2020 Workshops


The following workshops are now full. Registration is no longer available.

  • Utilizing electronic health records for epidemiological analysis (Goldstein)
  • Machine Learning for Epidemiologists: A Statistical Learning Approach (Sippy)

You can register for workshops through the full meeting registration, or register separately here.

PRE-CONFERENCE WORKSHOPS - Times listed are Eastern Time (ET)

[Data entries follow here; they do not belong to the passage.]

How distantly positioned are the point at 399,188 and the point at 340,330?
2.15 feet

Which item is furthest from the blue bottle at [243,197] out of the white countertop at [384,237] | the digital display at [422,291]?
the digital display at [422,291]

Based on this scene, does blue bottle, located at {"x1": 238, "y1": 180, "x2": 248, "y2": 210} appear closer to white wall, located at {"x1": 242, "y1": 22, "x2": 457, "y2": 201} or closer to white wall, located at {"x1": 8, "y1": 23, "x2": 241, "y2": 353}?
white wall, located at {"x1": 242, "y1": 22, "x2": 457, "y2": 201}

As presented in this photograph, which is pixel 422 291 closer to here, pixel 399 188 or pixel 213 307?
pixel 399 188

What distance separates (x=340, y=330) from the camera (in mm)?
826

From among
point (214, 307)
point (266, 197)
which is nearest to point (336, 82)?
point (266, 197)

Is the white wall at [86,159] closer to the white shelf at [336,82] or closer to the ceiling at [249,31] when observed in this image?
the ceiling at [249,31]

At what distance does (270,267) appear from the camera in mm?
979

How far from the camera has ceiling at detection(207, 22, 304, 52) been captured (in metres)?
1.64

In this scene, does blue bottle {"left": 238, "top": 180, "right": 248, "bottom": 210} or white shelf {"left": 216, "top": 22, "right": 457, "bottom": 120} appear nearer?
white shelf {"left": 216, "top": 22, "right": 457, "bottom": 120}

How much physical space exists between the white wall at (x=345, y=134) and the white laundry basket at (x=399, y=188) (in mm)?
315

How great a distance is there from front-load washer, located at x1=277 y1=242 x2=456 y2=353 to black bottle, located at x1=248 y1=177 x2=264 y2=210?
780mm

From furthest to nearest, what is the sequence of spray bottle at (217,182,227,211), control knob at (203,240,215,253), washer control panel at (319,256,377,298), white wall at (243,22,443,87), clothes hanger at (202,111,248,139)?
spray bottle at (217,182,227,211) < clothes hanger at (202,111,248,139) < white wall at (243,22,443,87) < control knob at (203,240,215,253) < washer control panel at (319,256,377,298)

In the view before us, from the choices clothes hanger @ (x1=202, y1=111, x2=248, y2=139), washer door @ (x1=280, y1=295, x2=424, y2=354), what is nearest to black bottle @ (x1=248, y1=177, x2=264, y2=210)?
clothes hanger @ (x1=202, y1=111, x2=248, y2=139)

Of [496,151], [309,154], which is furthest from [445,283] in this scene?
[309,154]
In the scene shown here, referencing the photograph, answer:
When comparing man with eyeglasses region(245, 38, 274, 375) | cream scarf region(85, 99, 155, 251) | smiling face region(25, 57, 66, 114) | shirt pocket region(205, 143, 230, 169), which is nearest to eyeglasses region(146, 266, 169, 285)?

Estimating propensity scores for binary, multinomial, and continuous exposures using TWANG
Oct 22 @ 12:00 pm – 4:00 pm

Session Co-Chair: Donna L. Coffman, Temple University
Session Co-Chair: Megan S. Schuler, Rand Corporation

When randomized experiments are infeasible, analysts must rely on observational data in which treatment (or exposure) is not randomly assigned. Although randomized trials are the gold standard, there are many important epidemiological questions that can be addressed using observational data. Drawing unbiased inferences from such data relies on the use of appropriate statistical methods, such as causal inference methods, to account for the non-randomized design. This workshop will introduce the potential outcomes framework and the use of inverse probability (or propensity) of treatment weights (IPTW) to estimate causal effects. We will present step-by-step guidelines on how to estimate and perform diagnostic checks of the weights for settings with two or more treatment groups and for continuous exposures. We will provide an overview on how to implement omitted variable analyses, which are critical to any IPTW analysis as the robustness of causal effects depends on no unobserved confounders. Attendees will gain hands-on experience estimating each type of weight using gradient (or generalized) boosting models (GBM), as well as in how to estimate the causal effects of interest using the IPTW. Running these analyses can be done via the TWANG package/suite of commands in Stata, SAS, or R; code will be shared. We will showcase a new menu-driven free Shiny app. Attendees should be familiar with linear and logistic regression, but prior knowledge of IPTW and GBM is not necessary.

Utilizing electronic health records for epidemiological analysis
Oct 23 @ 1:00 pm – 5:00 pm

Session Chair: Neal Goldstein, Drexel University

Increasingly data mined from the electronic health record (EHR) are being used in epidemiological research. But more data does not equate to better quality research. In this workshop, we will cover the basics of working with EHRs and designing valid epidemiological analyses. The workshop will be a mix of didactic lecture and interactive group exercises. Participants are requested to provide planned or active research questions in advance, as these will form the basis of breakout group exercises.

Lecture topics will include:
1. Designing and analyzing epidemiological studies using EHR data for both inpatient and outpatient settings.
2. Obtaining data from the EHR, including data export, linkage, and variable manipulation (e.g. parsing data from free text).
3. Architecture of the EHR and terminology/data standards.
4. Understanding the clinical population and how this relates to a target/general population.
5. Common pitfalls in working with EHR data and resources for additional reference.

Audience: Researchers interested in EHR data, including proposed and active research projects; students and trainees to seasoned investigators welcome.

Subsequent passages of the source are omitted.